Posted by Josh Young on Wed 3 Dec 2008 at 05:54 PM
@Patrick Thornton: Well yes. This was a stunt, to accompany CJR's information overload issue. The goal was just to see where the links would lead if I focused on them and treated them as a serious part of the articles in which they were integrated. Obviously no one chases every link; investigations of this type are necessarily unnatural. So be it. At the same time, I think seeing links as simply an article's bibliography is mistaken. Many computer scientists originally envisioned the hyperlink for this purpose, but over time the hyperlink's use has expanded. And, yes, this piece has limited scientific merit; it's journalism.
@Travis Mason-Bushman: In regards to putting hyperlinks within the article, this was something I considered (for a long time) but ultimately rejected because I thought it would muddy the message. Also, looking back at my notes, it looks like a lot of the links from the election are now dead.
Posted by Daniel Luzer on Wed 3 Dec 2008 at 06:30 PM
If you clicked every link, wouldn't you wind up at a pornographic website?
Posted by surlybastard on Wed 3 Dec 2008 at 07:19 PM
@Tracy,
I agree. The worst part of many news sources is that they don't link out, and it's killing much of traditional media. It drives me crazy when a major news organization has a story about something and can't even link to what they are talking about. Seriously? In the year 2008? Really?
@Josh,
Perhaps mission creep is the issue here. This could have been a good tongue-in-cheek piece, but it comes off as too serious and almost academic. Everyone knows there is a lot of information on the Web (and in libraries and in the world's newspapers). I don't quite get what this piece is supposed to say.
By the way, Digidave is a graduate of Columbia's journalism program.
@Daniel,
I think if you and CJR intended this to be a stunt, it might have worked better as a more humorous, less serious piece.
I would argue that links make articles on the Web better by allowing people to check out citations. The best part of Wikipedia are all the citations at the bottom. Those are the only way to check the validity of an entry. They are also a good way to learn more about a subject.

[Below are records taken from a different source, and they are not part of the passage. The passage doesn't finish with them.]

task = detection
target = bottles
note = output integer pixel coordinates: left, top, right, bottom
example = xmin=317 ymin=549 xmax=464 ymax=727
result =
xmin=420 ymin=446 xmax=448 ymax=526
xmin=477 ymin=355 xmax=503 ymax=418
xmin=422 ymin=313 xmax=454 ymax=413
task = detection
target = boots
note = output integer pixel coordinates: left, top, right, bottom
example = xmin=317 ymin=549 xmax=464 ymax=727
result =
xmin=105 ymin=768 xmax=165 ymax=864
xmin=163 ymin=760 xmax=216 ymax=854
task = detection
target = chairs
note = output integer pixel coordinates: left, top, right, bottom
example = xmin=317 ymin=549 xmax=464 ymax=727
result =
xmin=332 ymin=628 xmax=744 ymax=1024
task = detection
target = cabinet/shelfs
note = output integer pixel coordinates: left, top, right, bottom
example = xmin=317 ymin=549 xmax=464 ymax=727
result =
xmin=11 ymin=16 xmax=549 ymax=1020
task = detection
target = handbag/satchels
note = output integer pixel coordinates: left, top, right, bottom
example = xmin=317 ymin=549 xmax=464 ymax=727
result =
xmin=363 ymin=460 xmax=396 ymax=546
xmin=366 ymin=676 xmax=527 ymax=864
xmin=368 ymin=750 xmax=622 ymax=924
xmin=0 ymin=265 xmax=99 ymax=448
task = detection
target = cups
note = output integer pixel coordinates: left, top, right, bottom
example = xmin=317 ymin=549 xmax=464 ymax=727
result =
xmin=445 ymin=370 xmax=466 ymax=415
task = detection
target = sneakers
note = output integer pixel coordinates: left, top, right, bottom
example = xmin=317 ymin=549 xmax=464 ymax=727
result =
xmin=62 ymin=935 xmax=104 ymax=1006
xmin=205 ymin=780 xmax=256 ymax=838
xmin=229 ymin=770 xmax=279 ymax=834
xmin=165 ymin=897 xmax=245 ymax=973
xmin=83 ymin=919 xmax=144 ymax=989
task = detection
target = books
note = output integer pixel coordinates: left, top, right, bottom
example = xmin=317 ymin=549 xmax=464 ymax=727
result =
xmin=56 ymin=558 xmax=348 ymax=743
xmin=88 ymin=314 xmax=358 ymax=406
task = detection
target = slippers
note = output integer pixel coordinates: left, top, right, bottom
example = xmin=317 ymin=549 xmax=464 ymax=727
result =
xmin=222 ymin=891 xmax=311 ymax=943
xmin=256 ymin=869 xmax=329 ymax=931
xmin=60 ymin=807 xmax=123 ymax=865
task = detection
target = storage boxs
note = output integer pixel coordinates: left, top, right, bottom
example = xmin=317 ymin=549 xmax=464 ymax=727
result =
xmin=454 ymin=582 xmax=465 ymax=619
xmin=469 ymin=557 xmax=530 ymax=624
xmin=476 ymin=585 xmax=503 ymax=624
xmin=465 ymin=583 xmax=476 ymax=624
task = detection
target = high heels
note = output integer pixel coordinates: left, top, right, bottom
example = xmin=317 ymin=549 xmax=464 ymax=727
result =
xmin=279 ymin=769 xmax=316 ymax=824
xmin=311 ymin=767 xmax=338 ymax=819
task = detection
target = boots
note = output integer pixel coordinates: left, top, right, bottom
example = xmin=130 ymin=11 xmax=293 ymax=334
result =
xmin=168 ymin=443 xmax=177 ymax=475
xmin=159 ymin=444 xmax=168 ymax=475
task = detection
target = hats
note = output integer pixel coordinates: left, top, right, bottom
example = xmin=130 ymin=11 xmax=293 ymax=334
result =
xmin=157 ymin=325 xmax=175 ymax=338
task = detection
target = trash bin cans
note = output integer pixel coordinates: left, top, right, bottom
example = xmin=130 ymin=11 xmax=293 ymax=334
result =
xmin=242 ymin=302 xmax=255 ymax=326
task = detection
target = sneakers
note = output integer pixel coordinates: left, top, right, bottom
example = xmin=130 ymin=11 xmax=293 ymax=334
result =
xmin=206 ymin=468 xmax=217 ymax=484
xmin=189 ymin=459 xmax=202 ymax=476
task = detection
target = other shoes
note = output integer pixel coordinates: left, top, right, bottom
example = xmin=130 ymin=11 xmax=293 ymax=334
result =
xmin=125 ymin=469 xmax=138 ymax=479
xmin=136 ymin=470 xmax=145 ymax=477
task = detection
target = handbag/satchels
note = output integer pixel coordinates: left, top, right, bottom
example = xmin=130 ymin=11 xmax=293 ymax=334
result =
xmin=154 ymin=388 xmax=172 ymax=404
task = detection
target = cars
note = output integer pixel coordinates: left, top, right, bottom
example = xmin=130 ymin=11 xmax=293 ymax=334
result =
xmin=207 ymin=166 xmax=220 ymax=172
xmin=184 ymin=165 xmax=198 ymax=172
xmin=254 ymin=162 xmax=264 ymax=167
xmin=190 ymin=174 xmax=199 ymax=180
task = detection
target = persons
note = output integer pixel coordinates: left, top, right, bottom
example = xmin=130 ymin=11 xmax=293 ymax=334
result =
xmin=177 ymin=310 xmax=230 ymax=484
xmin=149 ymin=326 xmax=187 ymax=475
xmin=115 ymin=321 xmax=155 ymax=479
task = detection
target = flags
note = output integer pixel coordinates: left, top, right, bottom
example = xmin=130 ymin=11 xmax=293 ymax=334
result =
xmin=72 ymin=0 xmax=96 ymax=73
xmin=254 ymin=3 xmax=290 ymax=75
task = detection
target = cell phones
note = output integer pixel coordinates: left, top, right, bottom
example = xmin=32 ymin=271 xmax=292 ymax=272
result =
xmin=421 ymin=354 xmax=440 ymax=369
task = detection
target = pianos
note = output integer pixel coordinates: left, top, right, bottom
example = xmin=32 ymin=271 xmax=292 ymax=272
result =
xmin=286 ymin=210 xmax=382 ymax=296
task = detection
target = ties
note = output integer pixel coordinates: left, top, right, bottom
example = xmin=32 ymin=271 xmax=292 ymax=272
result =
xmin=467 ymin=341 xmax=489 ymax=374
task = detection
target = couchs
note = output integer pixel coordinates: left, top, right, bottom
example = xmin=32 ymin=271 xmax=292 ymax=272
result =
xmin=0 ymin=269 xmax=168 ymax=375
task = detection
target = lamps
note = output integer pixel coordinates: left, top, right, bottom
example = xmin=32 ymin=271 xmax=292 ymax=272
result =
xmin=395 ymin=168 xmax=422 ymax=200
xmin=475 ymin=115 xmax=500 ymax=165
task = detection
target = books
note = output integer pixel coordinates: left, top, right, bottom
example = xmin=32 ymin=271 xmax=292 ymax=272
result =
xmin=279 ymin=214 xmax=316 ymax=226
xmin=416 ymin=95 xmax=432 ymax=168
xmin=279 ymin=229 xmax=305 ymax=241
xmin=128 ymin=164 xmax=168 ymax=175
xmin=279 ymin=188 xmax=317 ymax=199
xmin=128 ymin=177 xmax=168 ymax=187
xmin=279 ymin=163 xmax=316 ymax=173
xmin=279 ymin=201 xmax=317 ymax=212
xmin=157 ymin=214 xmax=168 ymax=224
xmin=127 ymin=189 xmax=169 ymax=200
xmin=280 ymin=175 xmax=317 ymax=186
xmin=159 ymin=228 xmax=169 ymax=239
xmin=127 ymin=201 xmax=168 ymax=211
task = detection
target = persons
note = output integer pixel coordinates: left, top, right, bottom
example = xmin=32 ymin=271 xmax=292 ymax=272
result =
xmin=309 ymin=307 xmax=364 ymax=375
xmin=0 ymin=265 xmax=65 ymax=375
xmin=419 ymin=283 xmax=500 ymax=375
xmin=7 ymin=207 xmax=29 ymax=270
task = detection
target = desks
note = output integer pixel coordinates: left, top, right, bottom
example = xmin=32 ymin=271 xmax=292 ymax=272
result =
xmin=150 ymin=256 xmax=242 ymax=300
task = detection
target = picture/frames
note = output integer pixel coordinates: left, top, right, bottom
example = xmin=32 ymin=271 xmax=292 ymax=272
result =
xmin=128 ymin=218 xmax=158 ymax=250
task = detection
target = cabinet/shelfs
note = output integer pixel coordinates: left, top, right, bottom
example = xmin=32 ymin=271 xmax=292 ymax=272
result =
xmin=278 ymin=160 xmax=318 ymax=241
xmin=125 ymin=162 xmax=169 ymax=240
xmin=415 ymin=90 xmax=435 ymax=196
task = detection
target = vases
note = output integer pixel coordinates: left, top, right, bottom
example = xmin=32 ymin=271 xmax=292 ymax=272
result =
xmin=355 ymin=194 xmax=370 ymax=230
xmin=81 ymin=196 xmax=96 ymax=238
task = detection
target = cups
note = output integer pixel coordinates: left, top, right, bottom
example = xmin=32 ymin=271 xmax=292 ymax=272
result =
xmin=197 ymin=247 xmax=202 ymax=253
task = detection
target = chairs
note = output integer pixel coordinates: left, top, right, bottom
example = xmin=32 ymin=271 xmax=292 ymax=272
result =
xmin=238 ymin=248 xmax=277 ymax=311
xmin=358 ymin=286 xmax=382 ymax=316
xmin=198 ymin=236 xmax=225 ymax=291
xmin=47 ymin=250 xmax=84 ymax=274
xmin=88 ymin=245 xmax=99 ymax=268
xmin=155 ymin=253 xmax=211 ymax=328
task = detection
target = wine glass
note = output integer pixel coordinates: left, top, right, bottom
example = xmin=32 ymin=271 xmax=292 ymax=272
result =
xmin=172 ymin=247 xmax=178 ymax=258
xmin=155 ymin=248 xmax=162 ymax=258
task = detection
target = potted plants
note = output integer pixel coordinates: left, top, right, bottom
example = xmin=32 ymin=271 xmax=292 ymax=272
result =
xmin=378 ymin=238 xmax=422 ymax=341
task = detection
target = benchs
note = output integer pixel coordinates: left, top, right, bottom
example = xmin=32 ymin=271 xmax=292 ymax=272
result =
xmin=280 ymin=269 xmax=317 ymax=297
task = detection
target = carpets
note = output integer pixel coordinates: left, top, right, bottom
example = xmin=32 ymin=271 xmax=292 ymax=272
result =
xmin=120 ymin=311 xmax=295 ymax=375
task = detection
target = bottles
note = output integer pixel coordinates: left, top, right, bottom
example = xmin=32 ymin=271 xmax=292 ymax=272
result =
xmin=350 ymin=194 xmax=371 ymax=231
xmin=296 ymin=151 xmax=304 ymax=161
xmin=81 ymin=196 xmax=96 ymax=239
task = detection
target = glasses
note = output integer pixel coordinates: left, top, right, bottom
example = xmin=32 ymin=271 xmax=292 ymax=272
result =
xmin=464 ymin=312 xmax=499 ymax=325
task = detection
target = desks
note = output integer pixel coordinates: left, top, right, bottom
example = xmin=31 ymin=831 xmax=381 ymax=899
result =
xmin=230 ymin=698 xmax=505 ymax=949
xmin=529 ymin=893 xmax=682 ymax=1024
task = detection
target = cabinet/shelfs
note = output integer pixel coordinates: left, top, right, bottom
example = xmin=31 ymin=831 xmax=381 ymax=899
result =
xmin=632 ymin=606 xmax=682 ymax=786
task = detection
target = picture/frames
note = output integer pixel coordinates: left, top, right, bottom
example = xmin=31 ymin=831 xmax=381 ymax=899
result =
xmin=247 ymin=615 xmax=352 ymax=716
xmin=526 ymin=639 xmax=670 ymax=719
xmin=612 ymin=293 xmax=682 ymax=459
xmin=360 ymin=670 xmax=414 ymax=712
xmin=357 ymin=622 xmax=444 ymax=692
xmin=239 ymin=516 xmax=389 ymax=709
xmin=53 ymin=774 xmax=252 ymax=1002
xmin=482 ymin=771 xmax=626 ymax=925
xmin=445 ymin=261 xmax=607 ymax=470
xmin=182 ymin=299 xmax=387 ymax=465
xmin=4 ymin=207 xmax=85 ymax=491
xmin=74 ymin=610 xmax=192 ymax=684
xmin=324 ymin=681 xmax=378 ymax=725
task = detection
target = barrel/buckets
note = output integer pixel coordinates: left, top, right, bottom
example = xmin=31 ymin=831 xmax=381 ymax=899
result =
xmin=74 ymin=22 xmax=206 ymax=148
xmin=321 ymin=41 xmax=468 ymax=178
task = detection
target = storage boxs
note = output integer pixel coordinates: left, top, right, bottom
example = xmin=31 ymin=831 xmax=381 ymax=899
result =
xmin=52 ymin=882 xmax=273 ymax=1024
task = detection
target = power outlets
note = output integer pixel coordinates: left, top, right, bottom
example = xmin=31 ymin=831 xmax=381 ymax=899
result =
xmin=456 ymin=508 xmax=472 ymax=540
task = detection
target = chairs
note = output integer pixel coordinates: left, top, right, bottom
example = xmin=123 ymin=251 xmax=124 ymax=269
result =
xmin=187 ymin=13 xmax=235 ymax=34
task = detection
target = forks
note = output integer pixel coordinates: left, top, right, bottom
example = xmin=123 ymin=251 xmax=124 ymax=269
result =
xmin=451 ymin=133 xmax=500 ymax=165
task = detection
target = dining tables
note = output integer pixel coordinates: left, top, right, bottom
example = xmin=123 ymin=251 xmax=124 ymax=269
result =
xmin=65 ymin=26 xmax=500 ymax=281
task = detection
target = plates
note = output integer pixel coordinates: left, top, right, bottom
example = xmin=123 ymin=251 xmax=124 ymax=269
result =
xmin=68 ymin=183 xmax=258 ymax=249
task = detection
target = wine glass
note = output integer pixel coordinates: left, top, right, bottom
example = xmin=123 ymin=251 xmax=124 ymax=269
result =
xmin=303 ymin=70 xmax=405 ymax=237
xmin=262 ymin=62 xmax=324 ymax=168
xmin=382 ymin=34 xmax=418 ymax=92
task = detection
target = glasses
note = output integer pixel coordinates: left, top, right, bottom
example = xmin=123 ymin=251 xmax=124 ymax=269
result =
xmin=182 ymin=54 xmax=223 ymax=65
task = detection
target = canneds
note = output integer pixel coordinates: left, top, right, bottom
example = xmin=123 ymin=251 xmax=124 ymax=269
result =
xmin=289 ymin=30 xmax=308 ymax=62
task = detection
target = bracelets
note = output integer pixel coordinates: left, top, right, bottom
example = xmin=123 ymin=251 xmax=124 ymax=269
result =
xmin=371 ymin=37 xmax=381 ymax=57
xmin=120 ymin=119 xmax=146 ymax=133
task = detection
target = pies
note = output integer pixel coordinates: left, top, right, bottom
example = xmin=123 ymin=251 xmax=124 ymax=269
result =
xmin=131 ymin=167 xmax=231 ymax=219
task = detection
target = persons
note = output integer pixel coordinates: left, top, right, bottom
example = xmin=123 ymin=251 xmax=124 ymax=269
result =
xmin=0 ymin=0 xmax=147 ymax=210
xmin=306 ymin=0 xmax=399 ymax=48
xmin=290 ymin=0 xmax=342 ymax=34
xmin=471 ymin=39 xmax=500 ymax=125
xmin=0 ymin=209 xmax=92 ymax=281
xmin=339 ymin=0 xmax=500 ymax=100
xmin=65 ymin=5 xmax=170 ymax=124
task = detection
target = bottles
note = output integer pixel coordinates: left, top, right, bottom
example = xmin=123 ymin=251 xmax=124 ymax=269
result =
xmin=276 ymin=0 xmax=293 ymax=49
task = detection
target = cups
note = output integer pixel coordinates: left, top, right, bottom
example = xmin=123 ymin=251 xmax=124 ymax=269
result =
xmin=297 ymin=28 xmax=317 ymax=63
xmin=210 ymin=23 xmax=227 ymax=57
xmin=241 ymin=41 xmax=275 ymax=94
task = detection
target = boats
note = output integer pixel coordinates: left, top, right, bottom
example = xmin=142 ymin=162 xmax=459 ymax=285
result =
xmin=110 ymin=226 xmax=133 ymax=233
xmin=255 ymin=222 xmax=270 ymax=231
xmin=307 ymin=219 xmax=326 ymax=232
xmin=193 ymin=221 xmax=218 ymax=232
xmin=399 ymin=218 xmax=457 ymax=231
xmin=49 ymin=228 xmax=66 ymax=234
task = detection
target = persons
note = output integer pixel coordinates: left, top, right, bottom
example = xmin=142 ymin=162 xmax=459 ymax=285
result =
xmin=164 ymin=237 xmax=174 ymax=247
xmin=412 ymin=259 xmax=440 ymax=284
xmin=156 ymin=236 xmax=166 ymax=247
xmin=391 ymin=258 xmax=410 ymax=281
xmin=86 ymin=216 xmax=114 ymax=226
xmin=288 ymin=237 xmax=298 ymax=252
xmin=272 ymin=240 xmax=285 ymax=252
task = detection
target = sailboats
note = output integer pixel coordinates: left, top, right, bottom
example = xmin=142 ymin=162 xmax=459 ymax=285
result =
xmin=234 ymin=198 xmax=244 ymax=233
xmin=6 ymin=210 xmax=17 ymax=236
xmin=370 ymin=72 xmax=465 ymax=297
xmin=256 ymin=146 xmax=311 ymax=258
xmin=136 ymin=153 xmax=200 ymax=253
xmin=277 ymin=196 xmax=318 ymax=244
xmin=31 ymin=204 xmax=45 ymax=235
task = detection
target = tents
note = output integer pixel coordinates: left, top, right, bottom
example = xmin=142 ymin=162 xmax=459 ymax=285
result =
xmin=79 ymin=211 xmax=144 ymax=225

I think you and CJR are underestimating the power of linking. Yes, I wouldn't trust every link you find, but that's where curators like The Drudge Report come in. Either you trust Drudge's linking abilities or you don't. That determines how you view the merit of that site. Matt Drudge is just an editor. He filters what he thinks is news worthy.
I would not go following random links from random people on random sites. That's not how good link journalism works. But there is a serious future for many journalists in link journalism. The role of editor is still an important role on the Web.
Posted by Patrick Thornton on Wed 3 Dec 2008 at 10:28 PM
I agree - the article would have benefited from more humor, and a lighter hearted look at information in general. Having raised kids and been a teacher (now studying journalism) I ask you, who is the final arbiter of "truth"? Generally the person who says "Because I say so."
The key is to follow the information trail with intent, the same holds true for a conversation. Autism is the inability to filter, and it is not a comfortable experience. It is important to seek a plethora of information beyond our level of comfort - but by no means without any filters in place.
I like links - and I like links that add to the richness and texture of the message. Linking has the potential (good and bad) of being the coolest fourth dimensional filing system ever. Push the boundaries - enjoy. And lighten up.